- Условия заданий:
(a) Каким событием, по словам рецензии на книгу Барикко, открывается роман «Такая история»?
(b) Перепишите из рецензии на книгу Барикко фрагмент от слов «Можно было бы» до слов «дорогу поприветствовать гонщиков.».
(c) Изложите содержание рецензии на книгу Барикко в двух предложениях.

- Текст для чтения:
####

Алессандро Барикко. Такая история/ Пер. с итал. Яны Арьковой. – М.: Иностранка, 2010. – 432 c. (The Best of Иностранка)
Можно было бы назвать книгу Алессандро Барикко (1958) «Такие истории», потому что историй много, они текут, как реки, разливаются, иссякают и переплетаются в одну большую Реку-Историю под названием «ХХ век». Вообще, книга Барикко неуловимо напоминает киношедевр Бертолуччи, хотя прямых пересечений с фильмом немного. Возможно, напоминает основным художественным приемом, простым на первый взгляд – показать историю столетия через судьбы и истории отдельных персонажей, попавших в воронку внезапно убыстрившегося времени.
Итак, самое начало, начало века и начало романа – тишина истоков – первый французский автопробег 1903 года, когда восторги и духовые оркестры на старте сменились тихим ужасом при продолжении: красивая тарахтящая игрушка принялась, вырвавшись на свободу, буквально пожирать невинных сограждан, «разгильдяев и ротозеев» XIX века, вышедших на дорогу поприветствовать гонщиков.
Следующие 10–15 лет, тенистые берега закончились, вокруг рев водопада Первой мировой войны, и лодка героев опрокидывается в первый раз – сокрушительное поражение итальянской армии при Капоретто (на наш взгляд, лучшая часть книги), описанное с такой силой, что кажется, что речь идет о событиях максимум 10-летней, а не 85-летней давности.
Косвенное следствие этих событий – ХХ век начался, парад-алле, перед нами новый пейзаж (название «После Ниагары»), новые места, новая ширь; кое-кто даже выплыл – например, русская эмигрантка первой волны, аристократка, с размаху выброшенная из уютного родного Петербурга Серебряного века в чужую послевоенную Америку 1920-х годов. Ощущения – примерно как у летчика, потерпевшего аварию в пустыне┘ Еще 15–20 лет, ХIХ век почти забыт, люди понемногу обжились на новом месте и уже без испуга смотрят вокруг – русская героиня, удачно вышедшая замуж за богатого соотечественника-бизнесмена, реализовавшая все амбиции и все фантазии, но потерявшая сущую безделицу – первую любовь и вместе с ней так называемый «смысл жизни», неожиданно обретенные ею не на родине, а в полуголодной и бездомной эмиграции, среди равнодушных и пропитанных солнцем южных американских штатов.

####

Строки из набора данных:
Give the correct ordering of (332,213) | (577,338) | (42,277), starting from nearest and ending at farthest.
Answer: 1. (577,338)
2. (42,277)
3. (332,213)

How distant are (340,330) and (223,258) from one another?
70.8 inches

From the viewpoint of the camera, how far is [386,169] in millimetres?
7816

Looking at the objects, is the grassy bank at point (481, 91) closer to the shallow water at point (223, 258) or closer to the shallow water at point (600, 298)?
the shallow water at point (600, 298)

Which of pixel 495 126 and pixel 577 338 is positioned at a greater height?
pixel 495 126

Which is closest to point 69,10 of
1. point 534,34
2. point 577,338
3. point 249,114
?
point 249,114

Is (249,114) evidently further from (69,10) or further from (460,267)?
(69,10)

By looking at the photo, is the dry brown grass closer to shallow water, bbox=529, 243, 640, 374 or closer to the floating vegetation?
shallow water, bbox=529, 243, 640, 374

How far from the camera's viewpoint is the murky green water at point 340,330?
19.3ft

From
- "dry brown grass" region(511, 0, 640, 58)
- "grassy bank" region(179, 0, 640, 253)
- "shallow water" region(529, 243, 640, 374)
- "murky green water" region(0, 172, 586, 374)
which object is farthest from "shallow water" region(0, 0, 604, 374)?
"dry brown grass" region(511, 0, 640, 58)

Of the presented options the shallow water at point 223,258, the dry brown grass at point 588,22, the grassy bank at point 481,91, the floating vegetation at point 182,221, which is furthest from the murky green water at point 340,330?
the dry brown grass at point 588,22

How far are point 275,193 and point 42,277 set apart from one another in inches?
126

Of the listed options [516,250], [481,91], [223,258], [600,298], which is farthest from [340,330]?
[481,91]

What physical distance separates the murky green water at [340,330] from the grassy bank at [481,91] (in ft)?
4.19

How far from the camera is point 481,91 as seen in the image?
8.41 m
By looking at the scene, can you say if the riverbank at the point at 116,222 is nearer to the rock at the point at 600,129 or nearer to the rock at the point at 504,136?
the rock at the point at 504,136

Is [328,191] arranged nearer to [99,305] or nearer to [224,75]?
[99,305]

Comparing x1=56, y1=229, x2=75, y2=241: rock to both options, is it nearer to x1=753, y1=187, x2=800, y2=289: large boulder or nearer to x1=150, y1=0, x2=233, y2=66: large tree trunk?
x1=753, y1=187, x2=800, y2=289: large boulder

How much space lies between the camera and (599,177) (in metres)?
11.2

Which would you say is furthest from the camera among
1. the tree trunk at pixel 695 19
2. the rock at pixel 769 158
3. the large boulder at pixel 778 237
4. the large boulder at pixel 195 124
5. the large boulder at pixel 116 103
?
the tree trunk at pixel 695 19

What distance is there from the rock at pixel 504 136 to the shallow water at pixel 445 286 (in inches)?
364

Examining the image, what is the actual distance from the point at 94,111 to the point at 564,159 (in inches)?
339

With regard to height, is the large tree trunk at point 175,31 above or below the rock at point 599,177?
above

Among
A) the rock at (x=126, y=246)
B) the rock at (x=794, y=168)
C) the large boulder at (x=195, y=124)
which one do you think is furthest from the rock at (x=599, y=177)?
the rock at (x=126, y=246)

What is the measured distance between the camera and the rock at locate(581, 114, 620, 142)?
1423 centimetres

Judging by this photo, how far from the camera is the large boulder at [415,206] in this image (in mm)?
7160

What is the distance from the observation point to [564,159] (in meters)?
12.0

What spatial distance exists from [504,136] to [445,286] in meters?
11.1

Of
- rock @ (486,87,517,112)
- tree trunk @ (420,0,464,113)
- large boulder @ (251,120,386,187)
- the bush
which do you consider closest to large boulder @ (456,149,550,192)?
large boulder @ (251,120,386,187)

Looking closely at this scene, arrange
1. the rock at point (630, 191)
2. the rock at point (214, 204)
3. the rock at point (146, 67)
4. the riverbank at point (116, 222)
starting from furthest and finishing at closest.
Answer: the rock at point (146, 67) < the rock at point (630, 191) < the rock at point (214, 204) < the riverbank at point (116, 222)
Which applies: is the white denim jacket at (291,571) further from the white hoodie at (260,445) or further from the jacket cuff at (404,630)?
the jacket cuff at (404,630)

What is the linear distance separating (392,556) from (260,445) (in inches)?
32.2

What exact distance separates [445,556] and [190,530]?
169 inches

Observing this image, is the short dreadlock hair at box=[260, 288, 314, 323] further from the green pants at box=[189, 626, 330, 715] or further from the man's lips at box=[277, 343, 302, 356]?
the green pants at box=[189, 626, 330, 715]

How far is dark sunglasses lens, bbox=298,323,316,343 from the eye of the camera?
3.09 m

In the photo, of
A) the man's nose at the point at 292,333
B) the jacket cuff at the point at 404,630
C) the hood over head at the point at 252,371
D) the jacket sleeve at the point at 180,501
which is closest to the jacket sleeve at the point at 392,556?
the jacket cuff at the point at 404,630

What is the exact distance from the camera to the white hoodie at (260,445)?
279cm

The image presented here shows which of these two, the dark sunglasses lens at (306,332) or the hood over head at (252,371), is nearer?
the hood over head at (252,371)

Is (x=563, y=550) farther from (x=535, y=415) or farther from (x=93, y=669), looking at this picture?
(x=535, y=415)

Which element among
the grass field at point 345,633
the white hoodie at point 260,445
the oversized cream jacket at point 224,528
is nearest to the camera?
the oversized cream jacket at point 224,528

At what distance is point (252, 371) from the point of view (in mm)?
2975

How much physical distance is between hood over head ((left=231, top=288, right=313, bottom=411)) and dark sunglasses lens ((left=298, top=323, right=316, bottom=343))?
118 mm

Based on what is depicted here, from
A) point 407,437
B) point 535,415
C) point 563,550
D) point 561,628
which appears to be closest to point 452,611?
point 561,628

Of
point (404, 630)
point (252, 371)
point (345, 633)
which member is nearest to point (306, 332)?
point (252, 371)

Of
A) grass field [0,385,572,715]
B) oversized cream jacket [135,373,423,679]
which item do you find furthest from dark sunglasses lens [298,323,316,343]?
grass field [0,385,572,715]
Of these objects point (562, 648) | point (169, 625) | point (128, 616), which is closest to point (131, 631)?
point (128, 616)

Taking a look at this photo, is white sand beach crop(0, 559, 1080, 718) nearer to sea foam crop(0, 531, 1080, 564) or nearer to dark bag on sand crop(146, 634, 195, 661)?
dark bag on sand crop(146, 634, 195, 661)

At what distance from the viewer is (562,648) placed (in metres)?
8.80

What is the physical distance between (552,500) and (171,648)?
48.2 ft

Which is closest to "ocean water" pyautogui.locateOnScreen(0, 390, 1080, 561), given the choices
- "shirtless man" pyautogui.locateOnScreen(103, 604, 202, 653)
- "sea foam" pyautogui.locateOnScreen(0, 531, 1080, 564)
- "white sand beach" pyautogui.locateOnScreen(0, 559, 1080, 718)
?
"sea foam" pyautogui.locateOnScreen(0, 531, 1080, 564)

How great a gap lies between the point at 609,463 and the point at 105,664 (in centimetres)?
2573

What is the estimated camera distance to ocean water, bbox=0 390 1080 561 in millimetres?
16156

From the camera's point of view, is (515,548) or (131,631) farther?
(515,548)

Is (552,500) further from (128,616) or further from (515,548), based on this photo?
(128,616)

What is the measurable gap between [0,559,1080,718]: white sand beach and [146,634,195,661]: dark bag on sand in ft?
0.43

####

- Ответы к упражнению:
(a) Роман открывается первым французским автопробегом 1903 года.

(b)
Можно было бы назвать книгу Алессандро Барикко (1958) «Такие истории», потому что историй много, они текут, как реки, разливаются, иссякают и переплетаются в одну большую Реку-Историю под названием «ХХ век». Вообще, книга Барикко неуловимо напоминает киношедевр Бертолуччи, хотя прямых пересечений с фильмом немного. Возможно, напоминает основным художественным приемом, простым на первый взгляд – показать историю столетия через судьбы и истории отдельных персонажей, попавших в воронку внезапно убыстрившегося времени.
Итак, самое начало, начало века и начало романа – тишина истоков – первый французский автопробег 1903 года, когда восторги и духовые оркестры на старте сменились тихим ужасом при продолжении: красивая тарахтящая игрушка принялась, вырвавшись на свободу, буквально пожирать невинных сограждан, «разгильдяев и ротозеев» XIX века, вышедших на дорогу поприветствовать гонщиков.

(c) Рецензия представляет роман Алессандро Барикко «Такая история» как историю XX века, показанную через судьбы отдельных персонажей. Роман начинается с французского автопробега 1903 года, затем описывает поражение итальянской армии при Капоретто в Первую мировую войну и судьбу русской эмигрантки-аристократки, оказавшейся в Америке 1920-х годов.